Tuesday, July 21, 2009

Two of my adaptations of Andrea Alciati's EMBLEMS are up, at AGNI. I'm making a little book of these that I'm calling Unreasonable Facsimiles: based on the ‘Emblems’ of Andrea Alciati

Alciati’s Emblematum Liber, first published in 1531, is an urbane collection of proverbs, riddles, and enigmatic emblems that is today most familiar to art historians because of their accompanying woodblocks. Alciati’s book, however, was enormously popular and influential in the Renaissance and gave rise to a school of “emblem poetry” that continued to be popular through the 19th century. I am most excited by the rhetorical strategies, the wit, and the ethical imagination at work in Alciati’s Emblems and the poems I have written so far in this series attempt to bring those qualities to bear on poems about our own times. Playful, enigmatic, epigrammatic, demotic, ironic, and succinct, the poems will comprise more of a series than a sequence. Alciati (sometimes referred to as Alciato) wrote 212 of these. I would like to compose twenty-five or thirty; I'm about halfway there.

Saturday, July 04, 2009

In Dublin in 2008 I had the opportunity to spend an entire day at The National Library where they had mounted the greatest exhibit about a writer I have ever seen, devoted to the life and work of William Butler Yeats. Usually, at least in my experience, exhibits about writers tend to be disappointing: "Look, there's his chair! His desk, the couch he used to sprawl on to take naps, his dictionary, and ooo, ooo, come over here, there's a manuscript page under glass with a coffee ring on it!" It's all a bit like coming to the tomb on Easter morning and gawking, "Look, there's the rock, there's a piece of shroud, etc." But this exhibit, besides being comprehensive and deep in its considerations of Yeats and his times, and besides being organized like an excellent biography that is able to braid the chronology with the themes of each era of the poet's work, uses the resources of technology to the fullest to engage viewers and readers. I left feeling that I had been handling Yeats's manuscripts all day — and I had, albeit digitally.

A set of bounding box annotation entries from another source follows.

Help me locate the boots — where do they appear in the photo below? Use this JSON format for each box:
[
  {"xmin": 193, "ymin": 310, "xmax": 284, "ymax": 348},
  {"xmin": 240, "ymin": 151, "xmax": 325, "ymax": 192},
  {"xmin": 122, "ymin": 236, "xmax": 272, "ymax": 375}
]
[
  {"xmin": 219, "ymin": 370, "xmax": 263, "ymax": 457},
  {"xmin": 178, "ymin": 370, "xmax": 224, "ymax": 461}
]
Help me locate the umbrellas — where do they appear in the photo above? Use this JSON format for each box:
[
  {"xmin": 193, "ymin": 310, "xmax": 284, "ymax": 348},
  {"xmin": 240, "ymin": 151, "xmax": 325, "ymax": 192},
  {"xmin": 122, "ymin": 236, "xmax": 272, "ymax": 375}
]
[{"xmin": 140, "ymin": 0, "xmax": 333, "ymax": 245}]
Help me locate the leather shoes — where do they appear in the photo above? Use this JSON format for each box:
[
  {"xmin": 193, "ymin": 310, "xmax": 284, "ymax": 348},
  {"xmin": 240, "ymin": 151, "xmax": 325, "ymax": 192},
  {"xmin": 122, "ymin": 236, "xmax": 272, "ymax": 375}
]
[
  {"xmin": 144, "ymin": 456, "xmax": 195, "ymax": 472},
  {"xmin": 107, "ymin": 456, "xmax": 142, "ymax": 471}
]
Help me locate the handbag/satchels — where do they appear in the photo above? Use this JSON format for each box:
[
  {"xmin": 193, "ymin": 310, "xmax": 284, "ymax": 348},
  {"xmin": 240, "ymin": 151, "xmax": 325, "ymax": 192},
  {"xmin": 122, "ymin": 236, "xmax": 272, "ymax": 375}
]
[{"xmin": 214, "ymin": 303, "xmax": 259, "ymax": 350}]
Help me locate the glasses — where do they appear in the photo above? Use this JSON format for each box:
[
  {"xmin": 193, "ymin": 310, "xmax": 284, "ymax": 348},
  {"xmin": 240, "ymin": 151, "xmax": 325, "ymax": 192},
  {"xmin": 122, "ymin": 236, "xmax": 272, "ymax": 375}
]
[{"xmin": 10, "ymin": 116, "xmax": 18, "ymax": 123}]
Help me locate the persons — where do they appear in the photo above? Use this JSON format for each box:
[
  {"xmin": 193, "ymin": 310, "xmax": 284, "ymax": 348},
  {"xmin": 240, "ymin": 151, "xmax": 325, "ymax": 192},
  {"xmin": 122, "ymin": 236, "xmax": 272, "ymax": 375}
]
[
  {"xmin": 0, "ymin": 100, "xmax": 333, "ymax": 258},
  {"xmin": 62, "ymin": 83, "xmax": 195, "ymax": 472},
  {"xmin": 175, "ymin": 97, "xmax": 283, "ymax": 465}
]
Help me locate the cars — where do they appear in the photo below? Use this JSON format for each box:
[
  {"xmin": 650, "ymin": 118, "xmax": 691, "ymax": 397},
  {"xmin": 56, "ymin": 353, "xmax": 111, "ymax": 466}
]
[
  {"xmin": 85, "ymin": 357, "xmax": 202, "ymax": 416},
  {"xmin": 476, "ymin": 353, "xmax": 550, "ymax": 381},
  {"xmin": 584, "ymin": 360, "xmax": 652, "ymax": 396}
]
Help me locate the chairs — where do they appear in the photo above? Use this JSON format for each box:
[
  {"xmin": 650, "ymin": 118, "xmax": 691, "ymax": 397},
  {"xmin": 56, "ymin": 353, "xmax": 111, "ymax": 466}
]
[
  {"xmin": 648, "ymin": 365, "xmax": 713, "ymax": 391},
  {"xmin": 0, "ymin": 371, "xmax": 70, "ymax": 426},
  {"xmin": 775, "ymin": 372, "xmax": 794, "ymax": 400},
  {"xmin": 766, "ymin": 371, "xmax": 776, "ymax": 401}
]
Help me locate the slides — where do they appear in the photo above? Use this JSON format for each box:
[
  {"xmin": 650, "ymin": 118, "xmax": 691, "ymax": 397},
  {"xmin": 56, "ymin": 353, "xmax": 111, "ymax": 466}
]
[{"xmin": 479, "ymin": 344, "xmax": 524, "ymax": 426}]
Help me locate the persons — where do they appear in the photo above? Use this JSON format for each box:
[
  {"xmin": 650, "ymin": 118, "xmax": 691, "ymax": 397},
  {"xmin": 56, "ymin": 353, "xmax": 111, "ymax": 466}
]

I could go on and on: can't make out Yeats's handwriting? Click to the print version. Prefer to hear it? OK, then Seamus Heaney will say it for you. But I won't go on, because NOW THE WHOLE EXHIBIT IS ONLINE with the manuscripts, films, artifacts, and recordings available at your desk.

Thursday, May 07, 2009

I share my birthday, May 6th, with one of my favorite poets, Randall Jarrell. Wood s Lot has a nice gathering of Jarrell material, from which this gem:


Randall Jarrell

What a girl called "the dailiness of life"
(Adding an errand to your errand. Saying,
"Since you're up . . ." Making you a means to
A means to a means to) is well water
Pumped from an old well at the bottom of the world.
The pump you pump the water from is rusty
And hard to move and absurd, a squirrel-wheel
A sick squirrel turns slowly, through the sunny
Inexorable hours. And yet sometimes
The wheel turns of its own weight, the rusty
Pump pumps over your sweating face the clear
Water, cold, so cold! you cup your hands
And gulp from them the dailiness of life.

Sunday, February 01, 2009

INERTIA 6 is up, containing new work by poets Jon Woodward, Pelle Lowe, Betsy Sholl, Cheryl Clark Vermeulen, Chad Arnold, Jon Woodward, Sue Nacey, Ken Buswell, and yours truly.

Also, 19 great short video readings from the Stonecoast MFA program's last residency, available on the program's YouTube channel.